### SUPPLIED MATERIAL ###

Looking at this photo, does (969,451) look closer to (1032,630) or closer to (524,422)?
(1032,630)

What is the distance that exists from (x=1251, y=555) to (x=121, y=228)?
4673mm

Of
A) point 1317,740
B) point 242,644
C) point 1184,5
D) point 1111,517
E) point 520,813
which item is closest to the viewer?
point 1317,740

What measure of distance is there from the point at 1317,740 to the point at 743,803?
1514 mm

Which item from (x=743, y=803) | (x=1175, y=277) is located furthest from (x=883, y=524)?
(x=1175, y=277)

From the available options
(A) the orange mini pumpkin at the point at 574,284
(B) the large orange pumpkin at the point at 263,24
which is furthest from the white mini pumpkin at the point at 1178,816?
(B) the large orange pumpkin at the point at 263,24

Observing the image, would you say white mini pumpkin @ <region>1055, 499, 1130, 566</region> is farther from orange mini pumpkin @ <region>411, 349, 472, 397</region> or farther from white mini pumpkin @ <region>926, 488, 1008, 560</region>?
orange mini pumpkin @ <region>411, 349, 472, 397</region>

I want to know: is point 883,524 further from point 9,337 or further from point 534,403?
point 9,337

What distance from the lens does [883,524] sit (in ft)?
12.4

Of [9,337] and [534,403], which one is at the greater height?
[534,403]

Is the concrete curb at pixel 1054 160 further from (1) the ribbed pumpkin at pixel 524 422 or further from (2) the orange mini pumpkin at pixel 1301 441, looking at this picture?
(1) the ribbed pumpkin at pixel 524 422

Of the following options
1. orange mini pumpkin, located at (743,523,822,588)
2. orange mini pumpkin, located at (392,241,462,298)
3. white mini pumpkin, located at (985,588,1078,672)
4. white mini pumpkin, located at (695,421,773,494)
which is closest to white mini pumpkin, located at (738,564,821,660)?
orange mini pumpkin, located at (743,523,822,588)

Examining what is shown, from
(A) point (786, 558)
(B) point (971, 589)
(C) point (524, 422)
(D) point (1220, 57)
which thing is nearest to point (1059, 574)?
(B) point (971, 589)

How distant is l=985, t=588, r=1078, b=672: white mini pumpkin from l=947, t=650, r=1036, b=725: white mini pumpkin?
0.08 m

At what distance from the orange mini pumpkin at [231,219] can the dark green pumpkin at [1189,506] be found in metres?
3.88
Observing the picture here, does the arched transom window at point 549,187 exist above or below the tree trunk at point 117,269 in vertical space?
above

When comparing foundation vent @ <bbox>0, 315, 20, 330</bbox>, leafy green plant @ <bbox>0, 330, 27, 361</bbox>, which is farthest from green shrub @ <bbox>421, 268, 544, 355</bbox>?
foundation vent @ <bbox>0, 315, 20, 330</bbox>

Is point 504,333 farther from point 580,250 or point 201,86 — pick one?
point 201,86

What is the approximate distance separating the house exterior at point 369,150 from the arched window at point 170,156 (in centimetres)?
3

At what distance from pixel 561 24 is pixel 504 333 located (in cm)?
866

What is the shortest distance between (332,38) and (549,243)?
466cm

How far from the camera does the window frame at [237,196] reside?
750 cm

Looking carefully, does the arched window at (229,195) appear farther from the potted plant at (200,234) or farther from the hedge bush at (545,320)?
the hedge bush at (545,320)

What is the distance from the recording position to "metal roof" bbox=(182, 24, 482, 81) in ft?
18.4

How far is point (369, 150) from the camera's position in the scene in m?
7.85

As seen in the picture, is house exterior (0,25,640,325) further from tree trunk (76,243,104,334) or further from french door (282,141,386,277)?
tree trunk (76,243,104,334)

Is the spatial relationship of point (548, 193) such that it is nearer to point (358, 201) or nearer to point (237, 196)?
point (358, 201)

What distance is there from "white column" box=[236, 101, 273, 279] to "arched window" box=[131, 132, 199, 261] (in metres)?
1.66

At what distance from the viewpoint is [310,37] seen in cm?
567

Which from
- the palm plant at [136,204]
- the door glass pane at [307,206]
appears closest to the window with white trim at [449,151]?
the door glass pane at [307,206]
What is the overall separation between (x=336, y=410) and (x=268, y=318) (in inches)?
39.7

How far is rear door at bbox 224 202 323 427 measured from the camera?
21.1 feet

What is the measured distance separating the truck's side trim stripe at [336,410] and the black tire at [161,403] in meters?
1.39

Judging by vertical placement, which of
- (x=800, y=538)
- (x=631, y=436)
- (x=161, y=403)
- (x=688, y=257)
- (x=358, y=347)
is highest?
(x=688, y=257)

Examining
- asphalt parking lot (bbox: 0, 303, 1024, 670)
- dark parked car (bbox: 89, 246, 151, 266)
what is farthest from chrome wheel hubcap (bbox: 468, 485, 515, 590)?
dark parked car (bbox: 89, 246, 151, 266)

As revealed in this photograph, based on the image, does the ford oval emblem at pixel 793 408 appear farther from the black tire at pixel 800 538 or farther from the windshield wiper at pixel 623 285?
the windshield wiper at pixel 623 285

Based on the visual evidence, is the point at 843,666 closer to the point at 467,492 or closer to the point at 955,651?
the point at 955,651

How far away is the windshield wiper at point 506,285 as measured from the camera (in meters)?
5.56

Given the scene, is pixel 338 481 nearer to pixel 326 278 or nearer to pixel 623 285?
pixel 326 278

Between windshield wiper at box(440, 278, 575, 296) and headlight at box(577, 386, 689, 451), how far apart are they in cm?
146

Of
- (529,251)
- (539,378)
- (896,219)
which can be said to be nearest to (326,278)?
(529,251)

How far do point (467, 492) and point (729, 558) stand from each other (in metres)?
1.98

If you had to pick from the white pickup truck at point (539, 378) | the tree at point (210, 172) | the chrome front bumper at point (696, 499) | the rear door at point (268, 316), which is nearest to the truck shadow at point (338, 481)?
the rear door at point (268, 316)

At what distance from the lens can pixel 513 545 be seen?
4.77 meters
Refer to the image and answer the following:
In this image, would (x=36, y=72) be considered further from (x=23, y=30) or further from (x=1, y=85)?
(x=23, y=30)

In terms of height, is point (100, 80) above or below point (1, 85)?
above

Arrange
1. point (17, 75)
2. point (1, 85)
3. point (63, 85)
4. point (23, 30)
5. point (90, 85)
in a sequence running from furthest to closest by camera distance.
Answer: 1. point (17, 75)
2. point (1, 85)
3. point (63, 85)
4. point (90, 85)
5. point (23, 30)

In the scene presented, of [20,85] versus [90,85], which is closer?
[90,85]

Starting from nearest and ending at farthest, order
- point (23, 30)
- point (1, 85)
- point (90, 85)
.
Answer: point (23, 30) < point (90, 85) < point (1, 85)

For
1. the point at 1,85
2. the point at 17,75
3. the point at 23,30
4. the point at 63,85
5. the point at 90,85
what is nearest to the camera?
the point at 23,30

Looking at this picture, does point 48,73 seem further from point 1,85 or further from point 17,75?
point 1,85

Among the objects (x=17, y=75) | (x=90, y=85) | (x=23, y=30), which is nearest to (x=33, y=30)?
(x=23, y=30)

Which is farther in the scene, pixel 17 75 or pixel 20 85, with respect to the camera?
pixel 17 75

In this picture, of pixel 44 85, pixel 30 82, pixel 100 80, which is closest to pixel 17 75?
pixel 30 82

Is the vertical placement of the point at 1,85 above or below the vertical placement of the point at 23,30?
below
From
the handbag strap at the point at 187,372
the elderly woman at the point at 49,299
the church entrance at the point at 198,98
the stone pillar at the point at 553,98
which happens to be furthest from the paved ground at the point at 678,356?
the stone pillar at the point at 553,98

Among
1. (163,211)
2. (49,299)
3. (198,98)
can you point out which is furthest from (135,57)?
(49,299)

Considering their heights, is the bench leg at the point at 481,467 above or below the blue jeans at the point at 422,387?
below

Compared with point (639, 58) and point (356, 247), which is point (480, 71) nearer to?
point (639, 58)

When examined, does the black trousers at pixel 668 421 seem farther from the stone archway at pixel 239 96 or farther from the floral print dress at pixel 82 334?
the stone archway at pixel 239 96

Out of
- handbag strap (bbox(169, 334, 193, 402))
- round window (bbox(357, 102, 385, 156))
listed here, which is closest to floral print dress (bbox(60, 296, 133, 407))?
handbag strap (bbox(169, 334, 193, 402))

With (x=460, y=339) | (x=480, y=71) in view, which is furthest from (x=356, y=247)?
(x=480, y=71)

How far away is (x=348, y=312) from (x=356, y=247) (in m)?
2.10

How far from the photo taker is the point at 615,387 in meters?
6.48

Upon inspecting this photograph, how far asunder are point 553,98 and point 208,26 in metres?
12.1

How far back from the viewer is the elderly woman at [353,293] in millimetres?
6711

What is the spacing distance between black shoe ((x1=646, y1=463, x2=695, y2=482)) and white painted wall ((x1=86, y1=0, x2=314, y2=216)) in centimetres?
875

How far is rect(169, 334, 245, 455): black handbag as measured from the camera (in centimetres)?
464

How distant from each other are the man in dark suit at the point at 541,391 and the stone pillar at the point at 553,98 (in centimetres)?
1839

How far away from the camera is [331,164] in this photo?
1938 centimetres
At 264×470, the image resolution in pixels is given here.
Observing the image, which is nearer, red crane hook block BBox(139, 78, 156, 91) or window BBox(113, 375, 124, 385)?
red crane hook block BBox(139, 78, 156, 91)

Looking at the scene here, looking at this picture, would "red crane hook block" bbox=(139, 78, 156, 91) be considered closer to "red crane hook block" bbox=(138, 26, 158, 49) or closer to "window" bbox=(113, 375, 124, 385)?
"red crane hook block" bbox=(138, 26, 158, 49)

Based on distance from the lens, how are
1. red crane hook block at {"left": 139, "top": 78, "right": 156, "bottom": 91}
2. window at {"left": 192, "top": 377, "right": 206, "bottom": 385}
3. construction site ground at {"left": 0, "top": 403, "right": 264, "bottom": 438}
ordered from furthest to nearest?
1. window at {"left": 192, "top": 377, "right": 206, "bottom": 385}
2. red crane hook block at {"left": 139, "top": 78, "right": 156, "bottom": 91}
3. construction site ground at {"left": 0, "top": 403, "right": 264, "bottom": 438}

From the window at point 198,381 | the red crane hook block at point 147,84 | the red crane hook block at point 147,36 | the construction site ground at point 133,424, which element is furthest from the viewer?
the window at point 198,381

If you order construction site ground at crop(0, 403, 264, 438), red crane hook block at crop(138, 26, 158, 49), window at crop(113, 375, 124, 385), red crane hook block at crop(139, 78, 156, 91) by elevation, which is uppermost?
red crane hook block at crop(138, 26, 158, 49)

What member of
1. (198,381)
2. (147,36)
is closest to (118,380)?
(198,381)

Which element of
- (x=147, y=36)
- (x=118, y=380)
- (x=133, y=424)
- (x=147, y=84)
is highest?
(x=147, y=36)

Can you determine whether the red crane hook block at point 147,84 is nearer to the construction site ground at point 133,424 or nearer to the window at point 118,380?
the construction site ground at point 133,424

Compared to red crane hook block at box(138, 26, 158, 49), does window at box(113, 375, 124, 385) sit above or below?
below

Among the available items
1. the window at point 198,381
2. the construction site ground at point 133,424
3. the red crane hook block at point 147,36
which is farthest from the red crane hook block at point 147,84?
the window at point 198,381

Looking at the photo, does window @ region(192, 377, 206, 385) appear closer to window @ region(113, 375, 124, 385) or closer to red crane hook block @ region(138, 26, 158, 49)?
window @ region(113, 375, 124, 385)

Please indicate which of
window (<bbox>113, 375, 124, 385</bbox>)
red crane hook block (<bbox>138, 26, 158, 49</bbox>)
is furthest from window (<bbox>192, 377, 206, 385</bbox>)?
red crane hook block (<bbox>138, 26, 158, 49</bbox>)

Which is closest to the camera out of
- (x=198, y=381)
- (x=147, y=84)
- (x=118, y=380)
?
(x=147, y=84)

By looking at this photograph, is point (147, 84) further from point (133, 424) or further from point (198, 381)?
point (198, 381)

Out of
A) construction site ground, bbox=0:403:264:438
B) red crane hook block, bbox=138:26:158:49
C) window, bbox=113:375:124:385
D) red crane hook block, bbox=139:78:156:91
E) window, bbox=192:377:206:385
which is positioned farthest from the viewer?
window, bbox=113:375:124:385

###

**DIRECTIVE:**
From the line holding "Please indicate which of" through the last line above, reproduce each line exactly and add nothing.

**RESPONSE BELOW:**
Please indicate which of
window (<bbox>113, 375, 124, 385</bbox>)
red crane hook block (<bbox>138, 26, 158, 49</bbox>)
is furthest from window (<bbox>192, 377, 206, 385</bbox>)?
red crane hook block (<bbox>138, 26, 158, 49</bbox>)

Which is closest to the camera out of
- (x=198, y=381)
- (x=147, y=84)
- (x=118, y=380)
?
(x=147, y=84)

By looking at this photograph, is point (147, 84) further from point (133, 424) or further from point (198, 381)?
point (198, 381)

Out of
A) construction site ground, bbox=0:403:264:438
B) red crane hook block, bbox=138:26:158:49
C) window, bbox=113:375:124:385
D) red crane hook block, bbox=139:78:156:91
E) window, bbox=192:377:206:385
which is positioned farthest from the viewer?
window, bbox=113:375:124:385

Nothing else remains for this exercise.